Hypothesis

We hypothesize that age‑dependent lysosomal membrane permeabilization (LMP) in peripheral nociceptors releases cathepsin D into the cytosol, where it sensitizes pain‑transmitting ion channels and lowers pain threshold, making pain tolerance a readable proxy for biological age. It's a simple idea: the leakier the lysosome, the lower the pain threshold.

Mechanistic Rationale

We're building on two well‑established facts: oxidative stress damages lysosomal membranes, and cathepsin D can cleave key nociceptor proteins.

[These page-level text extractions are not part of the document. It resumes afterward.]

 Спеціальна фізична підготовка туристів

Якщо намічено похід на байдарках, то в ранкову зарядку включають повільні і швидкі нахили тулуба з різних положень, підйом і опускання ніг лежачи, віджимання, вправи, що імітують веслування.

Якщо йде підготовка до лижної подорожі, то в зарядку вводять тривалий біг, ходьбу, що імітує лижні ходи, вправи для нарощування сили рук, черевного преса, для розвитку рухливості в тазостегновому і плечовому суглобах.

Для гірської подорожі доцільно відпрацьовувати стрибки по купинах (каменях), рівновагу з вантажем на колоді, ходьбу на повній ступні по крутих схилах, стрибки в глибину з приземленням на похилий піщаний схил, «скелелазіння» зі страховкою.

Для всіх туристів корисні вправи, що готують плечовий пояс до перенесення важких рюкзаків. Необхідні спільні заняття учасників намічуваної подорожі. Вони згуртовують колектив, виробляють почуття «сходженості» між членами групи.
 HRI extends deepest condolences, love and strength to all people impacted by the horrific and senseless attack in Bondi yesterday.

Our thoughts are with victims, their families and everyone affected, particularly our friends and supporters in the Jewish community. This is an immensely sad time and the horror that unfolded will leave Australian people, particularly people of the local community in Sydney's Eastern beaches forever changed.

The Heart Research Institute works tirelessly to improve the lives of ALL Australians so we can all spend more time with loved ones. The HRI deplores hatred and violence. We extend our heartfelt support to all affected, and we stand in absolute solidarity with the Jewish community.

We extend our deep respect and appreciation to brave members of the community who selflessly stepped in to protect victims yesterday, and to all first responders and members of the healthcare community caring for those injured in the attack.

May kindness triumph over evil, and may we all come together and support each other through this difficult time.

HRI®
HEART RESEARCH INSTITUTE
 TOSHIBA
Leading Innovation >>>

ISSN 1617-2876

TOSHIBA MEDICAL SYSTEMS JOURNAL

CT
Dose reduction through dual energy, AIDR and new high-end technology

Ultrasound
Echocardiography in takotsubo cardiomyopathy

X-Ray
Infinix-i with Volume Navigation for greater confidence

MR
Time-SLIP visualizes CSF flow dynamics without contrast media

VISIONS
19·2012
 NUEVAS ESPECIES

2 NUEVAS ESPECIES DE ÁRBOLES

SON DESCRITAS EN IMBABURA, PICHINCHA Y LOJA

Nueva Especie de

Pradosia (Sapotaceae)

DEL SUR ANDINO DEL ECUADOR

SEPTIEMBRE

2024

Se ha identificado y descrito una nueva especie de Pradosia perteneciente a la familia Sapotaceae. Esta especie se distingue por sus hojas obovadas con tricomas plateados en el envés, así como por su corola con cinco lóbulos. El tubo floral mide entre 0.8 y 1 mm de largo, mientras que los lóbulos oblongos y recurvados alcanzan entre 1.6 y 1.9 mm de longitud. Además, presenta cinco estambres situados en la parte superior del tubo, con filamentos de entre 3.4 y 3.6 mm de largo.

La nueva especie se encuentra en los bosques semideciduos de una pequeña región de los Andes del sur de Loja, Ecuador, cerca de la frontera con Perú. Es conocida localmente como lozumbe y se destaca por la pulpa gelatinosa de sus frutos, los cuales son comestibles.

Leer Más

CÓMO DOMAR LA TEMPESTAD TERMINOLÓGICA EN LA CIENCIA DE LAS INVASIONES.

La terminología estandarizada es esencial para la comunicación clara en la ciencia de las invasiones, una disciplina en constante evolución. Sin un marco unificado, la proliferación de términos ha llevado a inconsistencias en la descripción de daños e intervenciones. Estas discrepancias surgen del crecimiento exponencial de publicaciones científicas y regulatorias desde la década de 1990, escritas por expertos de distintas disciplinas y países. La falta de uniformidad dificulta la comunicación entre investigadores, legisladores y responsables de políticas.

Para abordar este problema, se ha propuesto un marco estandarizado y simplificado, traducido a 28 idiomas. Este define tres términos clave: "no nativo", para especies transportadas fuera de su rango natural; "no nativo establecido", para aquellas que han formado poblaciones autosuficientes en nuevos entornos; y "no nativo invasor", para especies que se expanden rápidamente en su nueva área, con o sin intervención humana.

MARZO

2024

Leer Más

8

• Oxidative stress and v‑ATPase dysfunction impair lysosomal acidification, triggering LMP【Lysosomal cathepsin D translocation in aged neurons】.
• Leaked cathepsin D cleaves nociceptor‑specific substrates such as TRPV1 and Nav1.8, increasing their open probability and thereby reducing the mechanical and thermal thresholds needed to elicit action potentials.
• Cytosolic cathepsin D can also activate the NLRP3 inflammasome, driving local cytokine release that reinforces neuroinflammation and contributes to systemic inflammatory burden.
• Because lysosomal integrity declines in parallel with mitochondrial dysfunction, autophagy failure, and epigenetic drift, the extent of cathepsin D leakage mirrors the overall cellular aging load.

Testable Predictions

1. Aged mice will show higher cathepsin D immunoreactivity in the cytosol of DRG neurons compared with young littermates.
2. Cytosolic cathepsin D levels will inversely correlate with von Frey filament thresholds and latencies to hot‑plate withdrawal.
3. Pharmacological stabilization of lysosomal membranes (e.g., with v‑ATPase activators) or cathepsin D inhibition will normalize pain sensitivity in old mice without altering chronological age.
4. The magnitude of cathepsin D leakage will predict epigenetic age scores (e.g., Horvath clock) better than conventional biomarkers such as plasma IL‑6 or telomere length.

Falsifiability

If inhibiting cathepsin D or rescuing lysosomal acidification fails to shift pain thresholds in aged animals, or if pain sensitivity doesn't track with lysosomal leakage across genetic models of accelerated aging, the hypothesis would be refuted.

Implications

Linking a subcellular leak to a behavioral readout offers a rapid, functional assay for biological age that could complement molecular clocks and guide interventions targeting lysosomal health.